How to use heart rate variability to optimise triathlon training

Heart rate variability measurements can tell us a lot about our state of readiness to train and are central to optimising performance. James Witts explains…

Man checking his timer. Athletes in wet suits preparing for triathlon competition.

Heart rate variability training (HRV) looks at the heart rate variation from beat to beat. You see, even when heart rate is stable – say 60bpm – the gap between beats is not 1sec. It varies between beats. This is HRV.


“We’re interested in this because HRV links back to two important branches of the autonomic nervous system (ANS),” says Chelsea Sodaro‘s coach Dan Plews. “Greater variations between beats (i.e. increases in HRV) are associated with the parasympathetic activity (rest and digest/recovery), while reductions in the variations between beats (i.e. decreases in HRV) being associated with the sympathetic activity (fight or flight/stress).”

What influences HRV?

HRV’s influenced by everything – hydration, fuelling, sleep quality… – which is the beauty of HRV. Your autonomic nervous system regulates just about every organ in the body, so if something is wrong, your body will attempt to deal with the problem, which will affect your HRV.

It’s why HRV is a good metric to gauge state of readiness to train, or recovery. You have the figures at hand to see whether you’re stressed or prepared.

How to use HRV in training

But what about training? Can the results prescribe the intensity of a session a la power and HR training?

“No, it can’t prescribe within-session intensity,” Plews answers, “but it can possibly prescribe between sessions. For example, if you wake up one morning and HRV is substantially low and you planned a high-intensity session, you may decide to do a recovery/aerobic session instead. And vice versa.”

Like all training tools, HRV is certainly not the silver bullet and should be used alongside other variables to inform our decisions when it comes to training.

Other monitored variables may include performance, sleep quality, training load and motivation to train via commonly used tools like power meters.

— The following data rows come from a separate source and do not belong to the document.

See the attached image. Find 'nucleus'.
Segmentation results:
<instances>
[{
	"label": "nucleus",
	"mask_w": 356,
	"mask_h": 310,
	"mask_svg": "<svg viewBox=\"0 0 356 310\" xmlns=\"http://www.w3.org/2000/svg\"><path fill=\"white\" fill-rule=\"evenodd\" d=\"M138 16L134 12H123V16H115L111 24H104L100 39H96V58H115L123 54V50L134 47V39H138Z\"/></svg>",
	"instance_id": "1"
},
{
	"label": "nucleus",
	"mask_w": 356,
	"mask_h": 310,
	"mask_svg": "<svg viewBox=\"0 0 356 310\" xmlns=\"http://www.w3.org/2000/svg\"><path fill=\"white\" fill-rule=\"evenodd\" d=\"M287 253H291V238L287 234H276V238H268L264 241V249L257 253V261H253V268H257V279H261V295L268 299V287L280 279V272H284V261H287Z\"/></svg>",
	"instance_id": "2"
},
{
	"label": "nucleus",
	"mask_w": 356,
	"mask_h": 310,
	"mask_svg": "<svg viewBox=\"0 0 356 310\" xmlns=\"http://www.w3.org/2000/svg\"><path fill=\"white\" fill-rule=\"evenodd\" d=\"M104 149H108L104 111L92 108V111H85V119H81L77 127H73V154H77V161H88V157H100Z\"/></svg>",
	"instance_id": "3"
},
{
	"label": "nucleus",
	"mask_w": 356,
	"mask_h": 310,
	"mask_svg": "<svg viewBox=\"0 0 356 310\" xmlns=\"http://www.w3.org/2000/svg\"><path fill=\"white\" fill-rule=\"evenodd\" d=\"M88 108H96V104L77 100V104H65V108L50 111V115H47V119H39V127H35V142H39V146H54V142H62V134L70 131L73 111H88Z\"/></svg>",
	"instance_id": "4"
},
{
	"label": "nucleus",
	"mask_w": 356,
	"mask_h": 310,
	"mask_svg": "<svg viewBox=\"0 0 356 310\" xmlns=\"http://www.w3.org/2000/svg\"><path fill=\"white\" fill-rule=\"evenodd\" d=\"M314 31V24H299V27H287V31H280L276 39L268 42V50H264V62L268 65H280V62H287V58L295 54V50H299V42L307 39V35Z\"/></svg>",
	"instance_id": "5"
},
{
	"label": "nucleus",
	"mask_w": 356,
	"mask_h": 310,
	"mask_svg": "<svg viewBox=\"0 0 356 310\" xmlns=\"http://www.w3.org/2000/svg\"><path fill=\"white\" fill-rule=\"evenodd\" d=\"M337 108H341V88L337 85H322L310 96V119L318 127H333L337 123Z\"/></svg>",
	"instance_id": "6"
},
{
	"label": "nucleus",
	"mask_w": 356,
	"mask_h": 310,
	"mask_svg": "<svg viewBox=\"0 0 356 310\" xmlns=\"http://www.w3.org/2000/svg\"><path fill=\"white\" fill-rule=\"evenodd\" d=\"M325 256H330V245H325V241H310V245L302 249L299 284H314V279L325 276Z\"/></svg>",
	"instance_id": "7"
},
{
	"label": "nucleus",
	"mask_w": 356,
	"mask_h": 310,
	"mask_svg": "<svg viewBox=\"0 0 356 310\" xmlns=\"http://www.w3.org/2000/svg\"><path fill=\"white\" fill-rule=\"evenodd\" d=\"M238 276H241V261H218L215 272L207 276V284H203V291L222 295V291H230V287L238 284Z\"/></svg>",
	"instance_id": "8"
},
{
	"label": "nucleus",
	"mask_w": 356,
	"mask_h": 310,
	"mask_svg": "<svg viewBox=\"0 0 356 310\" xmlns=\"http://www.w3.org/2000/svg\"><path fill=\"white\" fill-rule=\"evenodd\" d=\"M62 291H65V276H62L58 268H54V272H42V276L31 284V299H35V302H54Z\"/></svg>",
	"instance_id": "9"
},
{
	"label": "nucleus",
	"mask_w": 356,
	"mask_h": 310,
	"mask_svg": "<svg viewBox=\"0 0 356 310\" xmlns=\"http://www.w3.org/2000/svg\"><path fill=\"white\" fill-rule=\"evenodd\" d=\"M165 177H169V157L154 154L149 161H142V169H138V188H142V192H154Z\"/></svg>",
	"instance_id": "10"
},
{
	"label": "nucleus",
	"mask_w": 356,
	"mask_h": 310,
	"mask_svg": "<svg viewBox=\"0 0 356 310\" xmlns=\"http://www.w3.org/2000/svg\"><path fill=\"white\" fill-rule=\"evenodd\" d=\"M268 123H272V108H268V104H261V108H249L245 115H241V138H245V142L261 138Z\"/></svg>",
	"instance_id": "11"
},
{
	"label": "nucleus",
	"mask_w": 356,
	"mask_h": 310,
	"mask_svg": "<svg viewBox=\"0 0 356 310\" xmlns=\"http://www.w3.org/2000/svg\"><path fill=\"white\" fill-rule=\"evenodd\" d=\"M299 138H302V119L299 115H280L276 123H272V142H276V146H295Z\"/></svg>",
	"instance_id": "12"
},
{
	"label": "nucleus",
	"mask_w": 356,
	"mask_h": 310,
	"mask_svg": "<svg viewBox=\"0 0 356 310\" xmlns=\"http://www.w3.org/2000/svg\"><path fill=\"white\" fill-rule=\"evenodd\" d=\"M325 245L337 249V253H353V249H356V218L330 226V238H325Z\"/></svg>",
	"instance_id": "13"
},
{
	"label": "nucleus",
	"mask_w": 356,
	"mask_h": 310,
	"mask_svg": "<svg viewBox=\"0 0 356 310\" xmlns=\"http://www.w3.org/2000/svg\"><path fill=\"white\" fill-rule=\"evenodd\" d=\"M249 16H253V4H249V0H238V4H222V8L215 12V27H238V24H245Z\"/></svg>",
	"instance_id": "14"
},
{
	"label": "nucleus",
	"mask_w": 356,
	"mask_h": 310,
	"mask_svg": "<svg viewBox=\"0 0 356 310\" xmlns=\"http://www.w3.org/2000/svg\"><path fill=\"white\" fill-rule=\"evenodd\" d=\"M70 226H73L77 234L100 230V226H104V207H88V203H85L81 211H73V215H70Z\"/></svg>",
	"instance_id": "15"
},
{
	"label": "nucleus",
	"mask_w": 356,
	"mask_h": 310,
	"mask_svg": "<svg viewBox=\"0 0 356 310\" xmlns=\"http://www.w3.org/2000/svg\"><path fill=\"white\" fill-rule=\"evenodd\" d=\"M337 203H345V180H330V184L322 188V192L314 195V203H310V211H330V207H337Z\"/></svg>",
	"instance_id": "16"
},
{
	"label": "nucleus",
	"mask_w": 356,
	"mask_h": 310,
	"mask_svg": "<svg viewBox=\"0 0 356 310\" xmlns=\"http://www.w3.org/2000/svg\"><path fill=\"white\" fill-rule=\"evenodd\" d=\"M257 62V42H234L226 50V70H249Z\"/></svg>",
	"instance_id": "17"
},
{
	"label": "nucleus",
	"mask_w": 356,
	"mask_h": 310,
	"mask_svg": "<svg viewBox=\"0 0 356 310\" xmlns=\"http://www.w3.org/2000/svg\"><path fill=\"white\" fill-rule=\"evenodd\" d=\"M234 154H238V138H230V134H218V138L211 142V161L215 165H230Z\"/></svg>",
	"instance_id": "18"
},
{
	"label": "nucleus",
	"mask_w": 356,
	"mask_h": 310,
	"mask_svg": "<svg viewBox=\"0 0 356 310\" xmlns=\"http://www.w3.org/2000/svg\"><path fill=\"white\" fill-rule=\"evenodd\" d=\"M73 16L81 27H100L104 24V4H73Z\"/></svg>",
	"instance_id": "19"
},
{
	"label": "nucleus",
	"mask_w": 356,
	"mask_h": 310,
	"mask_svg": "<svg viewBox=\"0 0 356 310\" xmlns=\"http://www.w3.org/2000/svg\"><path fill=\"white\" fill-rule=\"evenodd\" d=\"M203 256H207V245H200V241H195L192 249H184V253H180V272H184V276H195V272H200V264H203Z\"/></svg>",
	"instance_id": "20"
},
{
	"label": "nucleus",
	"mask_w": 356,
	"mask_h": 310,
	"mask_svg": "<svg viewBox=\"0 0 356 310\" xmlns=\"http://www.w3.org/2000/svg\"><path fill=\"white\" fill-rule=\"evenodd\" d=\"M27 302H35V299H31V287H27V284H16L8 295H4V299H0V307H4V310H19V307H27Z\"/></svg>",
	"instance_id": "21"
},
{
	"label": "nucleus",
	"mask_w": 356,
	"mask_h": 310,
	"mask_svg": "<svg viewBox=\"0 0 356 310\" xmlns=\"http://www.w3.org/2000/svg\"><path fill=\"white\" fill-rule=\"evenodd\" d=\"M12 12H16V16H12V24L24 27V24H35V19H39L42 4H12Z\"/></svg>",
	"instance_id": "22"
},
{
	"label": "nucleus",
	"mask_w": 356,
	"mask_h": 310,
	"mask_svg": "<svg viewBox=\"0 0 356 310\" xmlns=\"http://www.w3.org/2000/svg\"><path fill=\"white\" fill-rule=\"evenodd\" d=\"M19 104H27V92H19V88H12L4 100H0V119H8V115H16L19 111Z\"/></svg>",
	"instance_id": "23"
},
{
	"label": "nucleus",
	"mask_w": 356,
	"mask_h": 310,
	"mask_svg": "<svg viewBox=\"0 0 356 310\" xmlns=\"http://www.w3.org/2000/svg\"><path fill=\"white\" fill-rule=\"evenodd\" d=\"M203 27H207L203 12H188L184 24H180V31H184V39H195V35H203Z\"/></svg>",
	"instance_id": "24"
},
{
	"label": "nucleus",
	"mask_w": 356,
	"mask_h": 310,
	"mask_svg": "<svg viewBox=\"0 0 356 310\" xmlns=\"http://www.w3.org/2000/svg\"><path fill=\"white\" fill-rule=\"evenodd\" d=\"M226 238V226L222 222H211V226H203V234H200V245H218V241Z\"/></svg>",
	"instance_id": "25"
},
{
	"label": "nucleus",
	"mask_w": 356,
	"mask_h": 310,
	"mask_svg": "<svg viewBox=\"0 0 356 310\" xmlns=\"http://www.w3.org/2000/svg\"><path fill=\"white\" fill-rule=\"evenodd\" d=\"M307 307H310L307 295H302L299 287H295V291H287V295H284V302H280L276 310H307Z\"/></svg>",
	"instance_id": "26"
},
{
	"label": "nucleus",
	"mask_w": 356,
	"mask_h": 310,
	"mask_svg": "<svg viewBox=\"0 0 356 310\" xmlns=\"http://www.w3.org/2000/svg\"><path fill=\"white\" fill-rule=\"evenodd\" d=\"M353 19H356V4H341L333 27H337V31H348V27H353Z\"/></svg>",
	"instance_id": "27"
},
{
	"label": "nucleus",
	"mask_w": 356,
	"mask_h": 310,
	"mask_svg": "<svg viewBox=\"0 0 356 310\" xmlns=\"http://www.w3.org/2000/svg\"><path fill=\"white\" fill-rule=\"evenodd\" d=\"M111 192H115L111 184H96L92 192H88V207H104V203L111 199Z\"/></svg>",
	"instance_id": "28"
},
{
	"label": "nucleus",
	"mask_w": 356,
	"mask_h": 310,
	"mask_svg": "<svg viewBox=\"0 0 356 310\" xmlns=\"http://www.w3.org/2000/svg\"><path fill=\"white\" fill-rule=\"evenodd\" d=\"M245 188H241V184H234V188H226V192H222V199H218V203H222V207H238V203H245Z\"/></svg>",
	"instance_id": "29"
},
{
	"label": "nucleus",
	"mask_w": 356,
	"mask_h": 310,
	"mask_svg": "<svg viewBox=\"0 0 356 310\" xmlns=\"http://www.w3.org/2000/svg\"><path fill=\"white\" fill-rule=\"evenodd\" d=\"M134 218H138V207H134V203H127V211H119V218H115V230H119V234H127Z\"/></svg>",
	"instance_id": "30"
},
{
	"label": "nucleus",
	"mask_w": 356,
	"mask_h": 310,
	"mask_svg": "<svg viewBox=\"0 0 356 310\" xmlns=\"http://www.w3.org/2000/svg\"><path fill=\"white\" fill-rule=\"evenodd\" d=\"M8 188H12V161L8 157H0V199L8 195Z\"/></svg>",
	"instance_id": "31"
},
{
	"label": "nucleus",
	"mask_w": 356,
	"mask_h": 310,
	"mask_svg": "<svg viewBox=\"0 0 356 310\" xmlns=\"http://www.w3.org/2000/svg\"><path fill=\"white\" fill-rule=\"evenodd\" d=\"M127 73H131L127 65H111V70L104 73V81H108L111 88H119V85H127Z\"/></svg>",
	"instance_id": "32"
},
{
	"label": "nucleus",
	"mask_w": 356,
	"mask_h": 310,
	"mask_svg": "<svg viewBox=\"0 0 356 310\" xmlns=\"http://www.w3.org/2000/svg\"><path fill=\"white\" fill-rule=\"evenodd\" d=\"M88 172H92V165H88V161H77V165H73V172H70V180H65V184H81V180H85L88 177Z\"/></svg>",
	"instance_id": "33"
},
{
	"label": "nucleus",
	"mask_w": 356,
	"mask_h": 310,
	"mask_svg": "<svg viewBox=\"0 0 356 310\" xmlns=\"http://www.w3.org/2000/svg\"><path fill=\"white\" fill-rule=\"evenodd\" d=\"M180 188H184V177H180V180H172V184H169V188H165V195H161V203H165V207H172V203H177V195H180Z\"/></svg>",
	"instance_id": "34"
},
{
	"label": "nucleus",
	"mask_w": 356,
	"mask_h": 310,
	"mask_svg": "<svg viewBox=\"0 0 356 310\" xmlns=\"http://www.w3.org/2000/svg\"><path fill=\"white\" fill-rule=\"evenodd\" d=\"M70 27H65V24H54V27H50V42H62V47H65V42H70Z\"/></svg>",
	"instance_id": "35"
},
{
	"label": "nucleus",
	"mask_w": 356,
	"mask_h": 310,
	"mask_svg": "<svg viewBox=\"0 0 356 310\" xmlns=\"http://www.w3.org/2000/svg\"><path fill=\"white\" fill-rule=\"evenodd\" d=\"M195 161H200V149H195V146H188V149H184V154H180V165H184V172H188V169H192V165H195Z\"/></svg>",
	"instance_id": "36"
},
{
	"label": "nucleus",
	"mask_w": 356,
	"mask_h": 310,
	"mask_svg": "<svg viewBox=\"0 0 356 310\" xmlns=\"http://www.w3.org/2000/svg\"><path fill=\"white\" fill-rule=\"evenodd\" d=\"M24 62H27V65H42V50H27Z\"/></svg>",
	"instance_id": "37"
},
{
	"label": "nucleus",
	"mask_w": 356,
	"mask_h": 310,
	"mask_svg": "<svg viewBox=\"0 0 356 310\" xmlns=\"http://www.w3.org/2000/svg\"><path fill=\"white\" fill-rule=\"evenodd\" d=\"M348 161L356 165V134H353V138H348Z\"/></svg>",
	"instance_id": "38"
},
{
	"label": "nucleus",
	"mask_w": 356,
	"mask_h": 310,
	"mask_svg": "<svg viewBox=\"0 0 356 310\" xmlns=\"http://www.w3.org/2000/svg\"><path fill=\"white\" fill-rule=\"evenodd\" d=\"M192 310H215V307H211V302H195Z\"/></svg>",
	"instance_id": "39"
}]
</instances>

What are the best tools to measure HRV?

As for the best tools to measure HRV, they’re pretty reliable on watches like Whoop or top-end Garmins and Polars. There are also some good appliactions for your smartphone that just require a morning press of the finger.

“The best apps are HRV4training and Elite HRV,” says Plews. “The two creators, Marco Altini and Jason Moor, have a good handle on HRV and understand its benefits and limitations.

“Their apps also include other metrics when it comes to making daily training decisions. Jason also offers an affordable course for people interested in learning more about HRV, called the Foundations in HRV Course.

How does HRV change in training? 

Plews is an HRV expert and is a pragmatist. He knows that HRV is part of the picture and not the whole picture.

“When it comes to HRV, we also have to understand that too much HRV can be just as bad as too little,” he says. “It’s all about establishing the optimal value for you. Part of the training response is for HRV to change, but what’s important is that it returns to within your individual range as you rest and recover.

“We also should consider HRV changes in the context of training. For example, the response of HRV after longer duration/low-intensity training will be different from short duration/high-intensity training.”